The Canton Police Department is investigating the death of 13-year-old Savannah Scarlett Cash, who died on Thursday of a self-inflicted gunshot wound.
Candy Worth, the department's public information officer, said she could not comment on the case as the investigation is ongoing.
The initial incident report released by the department is three sentences long. It includes no information about who was at the scene or who supplied the weapon.
Information circulating in the community alleges Savannah and a schoolmate had planned to kill themselves together, but the other student did not go through with the pact. The other student allegedly supplied the gun that killed Savannah.

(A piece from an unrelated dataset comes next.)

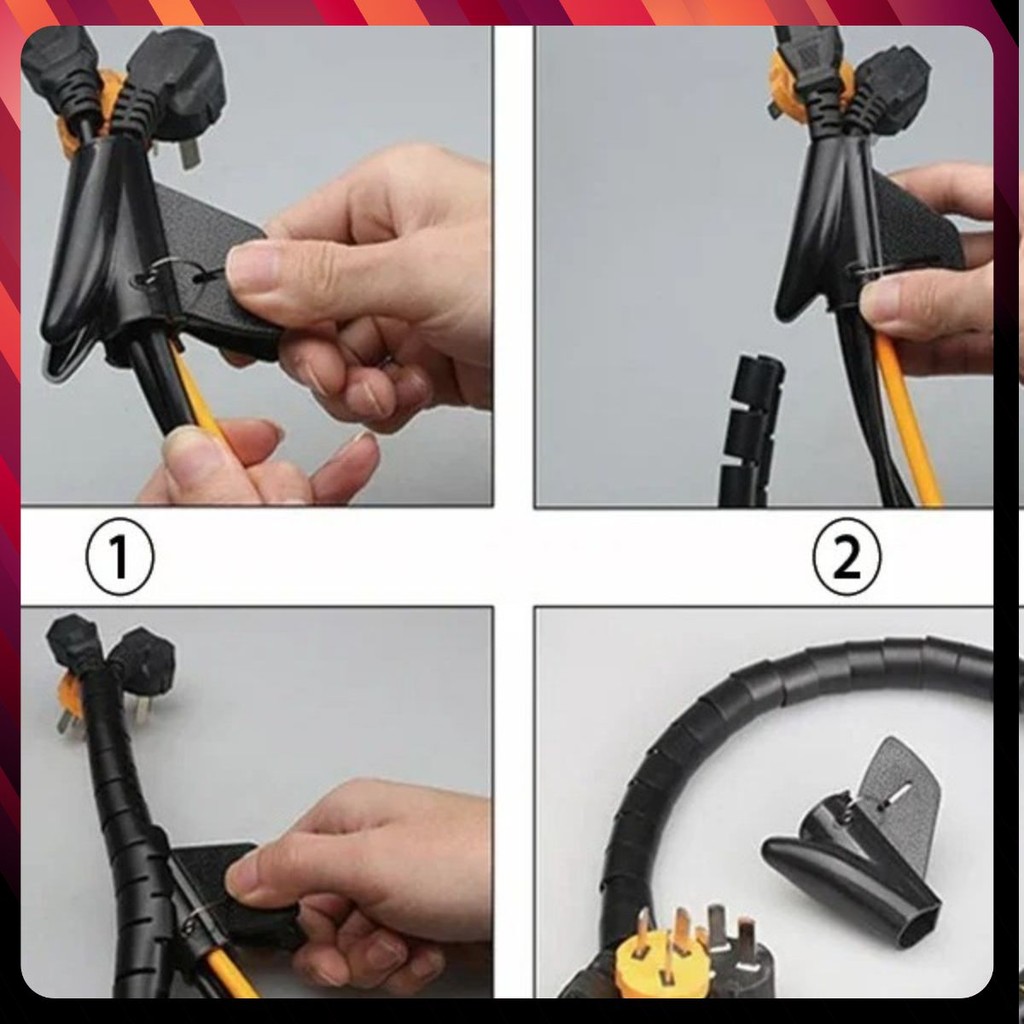 ①

②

A letter was found at the scene, said Brian Cash, Savannah's father, but he declined to speak about it, the alleged suicide pact or whether charges should be filed.
His daughter's death was a shock, Cash said, describing her as a bright teenager and "a happy child."
He added he's fielded "hundreds" of calls from students about his daughter's death.
A memorial service was conducted Monday at Sugarplums restaurant in Canton to remember the teen. No formal funeral has been planned, Cash said. Savannah's remains were cremated.
Upon learning of Savannah's death, Cherokee County School District officials dispatched additional counselors to the Canton middle school when classes resumed on Monday after the weeklong winter break.
Mike McGowan, district director of public information, communications and partnerships, said about 15 students have met with the grief counselors.
Principal Debra Murdock said the entire school was "saddened" by the death of Savannah, who was known as Scarlett to her friends.
"Scarlett was a bright, fun-loving student with a ready smile and a quick wit," Mrs. Murdock wrote in a statement. "She was a friend to everyone. She will be missed terribly by her friends, teachers and administrators."
Cash said his daughter presented no warning signs of suicidal behavior before her death or had no history of mental illness.
"Savannah was an extremely bright, beautiful, happy child," he said, adding she participated in tumbling every Tuesday and planned to try out for Cherokee High School's cheerleading squad.
While suicide among older teenagers is more common, it does occur among children and younger teenagers.
In 2006, the latest figures available from to the National Institutes of Health, the suicide rate was 1.3 per 100,000 for children ages 10 to 14; 8.2 for ages 15 to 19; and 12.5 for ages 20 to 24.
Risk factors of suicide, according to the Centers for Disease Control, include a history of previous attempts, family history of suicides, history of depression or other mental illnesses, alcohol or drug abuse, stressful life event or loss, easy access to lethal methods, incarceration or exposure to suicidal behaviors of others.
Confirmed suicide rates among teens and younger children in Cherokee are very low.
The Cherokee Sheriff's Office has not received any reports of suicides among teens or children in the last two years, said Lt. Jay Baker, public information officer for the agency.
The only confirmed suicide by a young person reported to the department was that of an 18-year-old in 2008.
School district Police Chief Mark Kissel said his agency does not track suicides that take place off campus. He said none have taken place on campus in recent years, and he's unaware of any possible attempts.
Cash said he wants people to remember his daughter for her love of life and sense of humor.
He said he believes her impact on others will continue well beyond her death.
"She could light up the room with a smile," he said. "I want people to remember what Savannah for the joy she brought to everyone."